Lewis Bradford Consulting Engineers Ltd were the structural engineering firm on the Tūranga project. The structure consists of large post-tensioned concrete walls with viscous dampers to provide a low damage structural system along with a steel moment resisting frame structure to the perimeter.
Lewis Bradford Consulting Engineers was instrumental in developing a structure that could withstand future potential earthquakes of the magnitude that destroyed many Christchurch buildings in 2011. Tūranga was constructed to very stringent performance criteria, and is designed to sustain minimal structural damage during a large earthquake thanks to an integrated, self-centering mechanism that allows the building to sway and then return to its original position.

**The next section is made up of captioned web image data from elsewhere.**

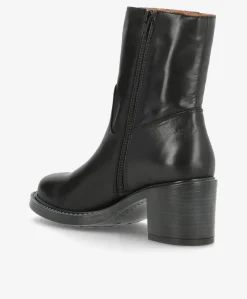 MARLEY Sort - Høj støvle med hæl - læder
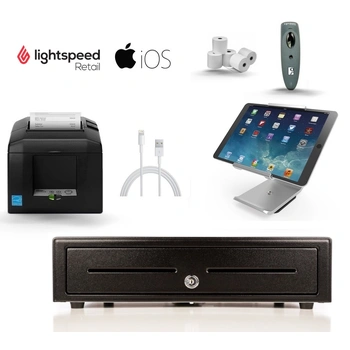 Lightspeed Retail X-Series POS (Vend)  iPad Compatible Bundle No.50 - CORDED Receipt Printer & Cash Drawer (Optional iPad Stand, Scanner, Paper)
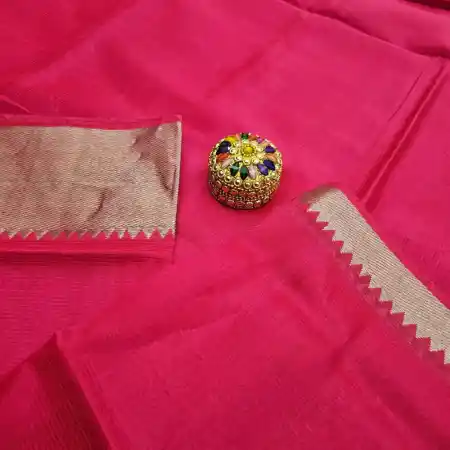Dark Tomato Pink Mangalagiri Handloom Silk Cotton Blend 150k Border Saree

Part of the innovative set up is a seismic force-resisting system made up of a series of large-scale concrete walls that can rock and shift to isolate the building from peak earthquake accelerations during a significant seismic event. Each wall has high tensile, pre-tensioned steel cables that clamp the wall to the foundations with approximately 1,000 tonnes of force per wall.
The structural engineering and design used in Tūranga has won a number of awards.
- Find out more about the structural engineering on Schmidt Hammer Lassen Architects page about Tūranga
- View Lewis Bradford Consulting Engineers Ltd information on the low damage features of Tūranga [PDF]
- Watch timelapse video of Tūranga under construction
More about the extrusion dampers in Tūranga
Innovative engineering that will minimise damage during a large earthquake has been used in Tūranga. This low-damage structural engineering design, developed by University of Canterbury Associate Professor Geoffrey Rodgers, uses “dampers” to both absorb energy in a big earthquake and prevent building damage.
Tūranga has large extrusion dampers, bolted at key points between the base walls and the foundation to act as motion restraints during an earthquake. Twenty of these one metre-long dampers – each weighing 185 kilograms – have been used.
“Under a low level of shaking, this building will respond just like a fixed base structure,” Associate Professor Rodgers says. “Once you get beyond that low level of shaking, it has been designed to roll and move at the base, but in a controlled way.”